PROBLEM SET
1. Name each topic that the opening sentence of the interview with Lea Bertucci says she talks about.
2. Write the next part of the interview with Lea Bertucci, picking up right after its last line.

LOXM featured artist, Lea Bertucci, talks about her new upcoming work at Roulette, the resurgence of Silent Barn, and No To Spectacle. Lea Bertucci is an New York based interdisciplinary artist who works across visual and sonic media. As an improviser who works primarily with electroacoustic bass clarinet and tape collage, her recent projects have focused on site specificity for recording and performance. In addition to being a visual artist who works with photography and video, she is also a curator of weirdo house shows and performances in out of the way resonant spaces. She is gearing up to premiere two new works as the culmination of a residency at Roulette in Brooklyn, where she will be performing on January 14th.
Tom Tom Magazine & LOXM: Tell me about your new project coming up at Roulette.
Lea Bertucci: I’ve been doing a residency at Roulette this past Fall, so I took that opportunity to do a project that was a little different for me, because I’m mostly a performer and improviser, so I thought that I should try to do something more compositionally oriented which manifested as a site-specific piece of music for Roulette’s concert hall. The tonality of the piece is based on the “room tone” of the space and features for six acoustic instruments and a 4 channel synthesizer. The instrumentalists are all going to be stationed in the balcony, which will give the piece a really nice spatialized effect. Its very much about how sound moves around a space, and the sometimes oblique relationship between the synthesized and acoustic sounds. I started writing the composition graphically, by plotting out where I wanted the instruments to be in the space and in what combinations they should sound. I then worked with the players individually, and ran through what they could do in terms of extended technique. I use extended techniques in my own work as an improviser, so if felt natural to make use of the timbral qualities of each instrument. So from there I wrote out graphically these sound shapes that I wanted. The content of the work is basically a meditation on the act of breathing – so the experience of taking a breath, holding it and releasing it and how that shape can alter the perceptual acoustics of a room.
Are there rhythmic elements to the piece?
I’d say that the rhythms in this music are very subtle and exist mostly in terms of microtonal beating between the synthesizer and the instruments. I very slowly detune the sine waves generated by the synth to go in and out of tune with specific pitches played by the instrumentalists, so a sort of microtonal harmony comes in and out. The conflation between electric and acoustic sound is one of the major imperatives of the piece actually.
What are the acoustic instruments being used?

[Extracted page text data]
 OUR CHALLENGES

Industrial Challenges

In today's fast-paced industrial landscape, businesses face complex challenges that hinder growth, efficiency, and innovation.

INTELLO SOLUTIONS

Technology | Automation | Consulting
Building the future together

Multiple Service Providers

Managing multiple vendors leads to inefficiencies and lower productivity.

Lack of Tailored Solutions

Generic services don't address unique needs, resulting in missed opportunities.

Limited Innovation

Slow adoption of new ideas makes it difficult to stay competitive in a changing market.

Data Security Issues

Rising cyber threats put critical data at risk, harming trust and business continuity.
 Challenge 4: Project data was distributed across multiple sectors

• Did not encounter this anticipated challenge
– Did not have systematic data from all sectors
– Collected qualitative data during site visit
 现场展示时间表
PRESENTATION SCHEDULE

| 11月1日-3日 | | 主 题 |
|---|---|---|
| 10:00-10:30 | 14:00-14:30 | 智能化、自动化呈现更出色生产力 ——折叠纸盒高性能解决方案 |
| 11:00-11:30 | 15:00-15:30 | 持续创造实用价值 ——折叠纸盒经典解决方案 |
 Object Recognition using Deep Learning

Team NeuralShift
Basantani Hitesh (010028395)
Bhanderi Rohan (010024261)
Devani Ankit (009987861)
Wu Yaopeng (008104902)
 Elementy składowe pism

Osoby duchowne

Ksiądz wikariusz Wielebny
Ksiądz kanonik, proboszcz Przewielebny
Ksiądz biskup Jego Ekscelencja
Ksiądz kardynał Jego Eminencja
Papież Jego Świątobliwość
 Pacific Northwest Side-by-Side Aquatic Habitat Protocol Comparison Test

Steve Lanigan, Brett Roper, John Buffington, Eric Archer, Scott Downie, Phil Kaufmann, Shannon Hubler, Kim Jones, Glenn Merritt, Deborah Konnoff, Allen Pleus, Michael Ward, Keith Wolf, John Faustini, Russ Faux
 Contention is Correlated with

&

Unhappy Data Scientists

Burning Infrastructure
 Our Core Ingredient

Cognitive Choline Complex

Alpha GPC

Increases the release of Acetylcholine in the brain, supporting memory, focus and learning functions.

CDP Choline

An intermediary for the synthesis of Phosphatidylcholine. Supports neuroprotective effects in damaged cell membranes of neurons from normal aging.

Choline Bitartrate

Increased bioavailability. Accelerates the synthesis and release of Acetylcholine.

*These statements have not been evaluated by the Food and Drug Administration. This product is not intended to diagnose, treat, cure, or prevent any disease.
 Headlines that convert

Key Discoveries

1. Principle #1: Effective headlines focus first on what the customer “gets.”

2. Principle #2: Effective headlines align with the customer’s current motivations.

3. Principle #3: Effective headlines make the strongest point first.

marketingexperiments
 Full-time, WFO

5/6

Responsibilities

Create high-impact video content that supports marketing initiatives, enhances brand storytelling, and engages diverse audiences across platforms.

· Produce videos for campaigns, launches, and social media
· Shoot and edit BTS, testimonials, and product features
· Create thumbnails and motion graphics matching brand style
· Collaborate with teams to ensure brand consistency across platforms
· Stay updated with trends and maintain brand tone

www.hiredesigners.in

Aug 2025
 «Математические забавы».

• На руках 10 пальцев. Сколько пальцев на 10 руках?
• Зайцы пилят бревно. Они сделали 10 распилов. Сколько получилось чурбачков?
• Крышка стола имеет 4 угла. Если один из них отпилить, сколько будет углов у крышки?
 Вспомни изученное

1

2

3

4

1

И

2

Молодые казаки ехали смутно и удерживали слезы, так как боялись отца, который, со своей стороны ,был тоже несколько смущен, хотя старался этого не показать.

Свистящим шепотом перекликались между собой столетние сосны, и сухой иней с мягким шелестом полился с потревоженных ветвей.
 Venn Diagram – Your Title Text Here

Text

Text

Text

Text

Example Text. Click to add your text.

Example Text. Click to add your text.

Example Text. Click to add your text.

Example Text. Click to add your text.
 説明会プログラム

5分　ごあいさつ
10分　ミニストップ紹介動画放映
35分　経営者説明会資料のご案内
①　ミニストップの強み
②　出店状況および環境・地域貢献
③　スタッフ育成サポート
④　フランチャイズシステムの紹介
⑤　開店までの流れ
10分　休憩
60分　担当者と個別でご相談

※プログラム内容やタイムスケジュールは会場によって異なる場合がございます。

RESULTS IN ORDER
1.
- Her new upcoming work at Roulette
- The resurgence of Silent Barn
- No To Spectacle

2.
A trumpet, bass, viola, bass clarinet, flute and euphonium. All the orchestral ‘misfits’. They’re so cute. I have some really wonderful players, Nate Wooley is playing trumpet who has an incredible arsenal of extended technique. The guy is totally amazing. There will actually be two sets, the first me on bass clarinet and Sandy Gordon on vibraphone, and we’re doing a live score to a film that I made over the summer….
Oh right, when you were out west.
Yes, I was taking a break from NYC for a moment and living in the mountains in Southern Utah, where I made a bunch of site-specific recordings, picked psychotropic mushrooms and shot the film.
But you’re a trained musician, so you can write music and scores in a traditional way. Did you do that with this particular project? You said you were making shapes, so I was wondering if this was more of a Reichian, ‘graphing out’ – “let’s try this arc and see how it fills out the space”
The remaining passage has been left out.